2. The following is an example of a surplus; if a thing be put in pledge as a security to pay one hundred dollars, and it be afterwards sold for one hundred and fifty dollars, the fifty dollars will be the surplus. Wolff, Inst. §697. See Overplus; Residue.

SURPLUSAGE, pleading. A superfluous and useless statement of matter wholly foreign and impertinent to the cause.

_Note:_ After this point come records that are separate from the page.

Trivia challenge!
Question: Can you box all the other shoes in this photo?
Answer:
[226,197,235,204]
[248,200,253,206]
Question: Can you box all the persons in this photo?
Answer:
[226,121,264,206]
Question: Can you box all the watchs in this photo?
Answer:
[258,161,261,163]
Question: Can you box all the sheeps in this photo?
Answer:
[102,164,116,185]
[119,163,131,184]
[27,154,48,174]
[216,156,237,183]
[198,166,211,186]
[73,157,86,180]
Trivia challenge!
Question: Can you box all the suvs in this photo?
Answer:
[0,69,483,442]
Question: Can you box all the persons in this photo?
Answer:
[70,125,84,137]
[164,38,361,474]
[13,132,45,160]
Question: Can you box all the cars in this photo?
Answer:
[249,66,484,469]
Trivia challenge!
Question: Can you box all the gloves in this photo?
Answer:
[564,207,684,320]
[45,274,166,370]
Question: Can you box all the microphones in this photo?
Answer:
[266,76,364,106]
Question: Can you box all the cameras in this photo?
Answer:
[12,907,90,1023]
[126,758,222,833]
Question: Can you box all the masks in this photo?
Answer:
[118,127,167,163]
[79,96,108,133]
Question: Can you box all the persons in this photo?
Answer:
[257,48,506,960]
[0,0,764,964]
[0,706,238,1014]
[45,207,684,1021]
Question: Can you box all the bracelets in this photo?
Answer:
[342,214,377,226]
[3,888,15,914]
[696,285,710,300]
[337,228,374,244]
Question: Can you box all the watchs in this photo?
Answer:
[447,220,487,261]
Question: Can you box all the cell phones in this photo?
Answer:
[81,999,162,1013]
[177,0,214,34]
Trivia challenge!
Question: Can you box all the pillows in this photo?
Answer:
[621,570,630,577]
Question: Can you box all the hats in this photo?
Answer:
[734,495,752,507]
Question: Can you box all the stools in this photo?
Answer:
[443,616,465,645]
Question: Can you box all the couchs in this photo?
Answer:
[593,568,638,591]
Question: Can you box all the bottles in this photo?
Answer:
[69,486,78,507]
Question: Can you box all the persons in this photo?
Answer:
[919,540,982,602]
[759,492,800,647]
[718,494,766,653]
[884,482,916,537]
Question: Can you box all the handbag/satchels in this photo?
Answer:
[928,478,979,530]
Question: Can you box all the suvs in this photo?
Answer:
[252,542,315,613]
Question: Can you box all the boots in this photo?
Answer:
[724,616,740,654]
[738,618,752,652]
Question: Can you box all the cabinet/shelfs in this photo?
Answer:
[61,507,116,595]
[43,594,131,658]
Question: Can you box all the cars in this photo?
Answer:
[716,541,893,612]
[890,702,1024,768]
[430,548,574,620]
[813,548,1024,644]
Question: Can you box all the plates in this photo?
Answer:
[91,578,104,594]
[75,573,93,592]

2. In general surplusagium non nocet, according to the maxim utile per inutile non vitiatur; therefore if a man in his declaration, plea, &c., make mention of a thing which need, not be stated, but the matter set forth is grammatically right, and perfectly sensible, no advantage can be taken on demurrer. Com. Dig. Pleader, C 28, E 2; 1 Salk. 325; 4 East, 400; Gilb. C. P. 131; Bac. Ab. Pleas, 1, 4; Co. Litt. 303, b; 2 Saund. 306, n. 14; 5 East 444; 1 Chit. Pl. 282; Lawes on Pl. 63; 7 John. 462; 3 Day, 472; 2 Mass. R. 283; 13 John. 80.

3. When, by an unnecessary allegation the plaintiff shows he has no cause of action, the defendant may demur. Com. Dig. Pleader, c. 29; Bac. Ab. Pleas, 1, 4; see 2 East, 451; 4 East, 400; Dougl. 667; 2 Bl. Rep. 842; 3 Cranch, 193; 2 Dall. 300; 1 Wash. R. 257.

4. When the surplusage is not grammatically set right, or it is unintelligible and, no sense at all can be given it, or it be contradictory or repugnant to what is before alleged, the adversary may take advantage of it on special demurrer. Gilb. C. P. 132; Lewes on Pl. 64.

5. When a party alleges a material matter with an unnecessary detail of circumstances, and the essential and non-essential parts of a statement are, in their nature, so connected as to be incapable of separation, the opposite party may include under his traverse the whole matter alleged. And as it is an established rule that the evidence must correspond with the allegations, it follows that the party who has thus pleaded such unnecessarly matter will be required to prove it, and thus he is required to sustain an increased burden of proof, and incurs greater danger of failure at the trial. For example, if in justifying the taking of cattle damage feasant, in which case it is sufficient to allege that they were doing damage to his freehold, he should state a seisin in fee, which is traversed, be must prove a seisin in fee. Dyer, 365; 2 Saund. 206, a, note 22 Steph. on Pl. 261, 262; 1 Smith's Lead. Cas. 328, note; 1 Greenl. Ev. §51 1 Chit. Pl. 524, 525; U. S. Dig. Pleading, VII. c.

SURPLUSAGE, accounts. A greater dishursement than the charges of the accountant amount to.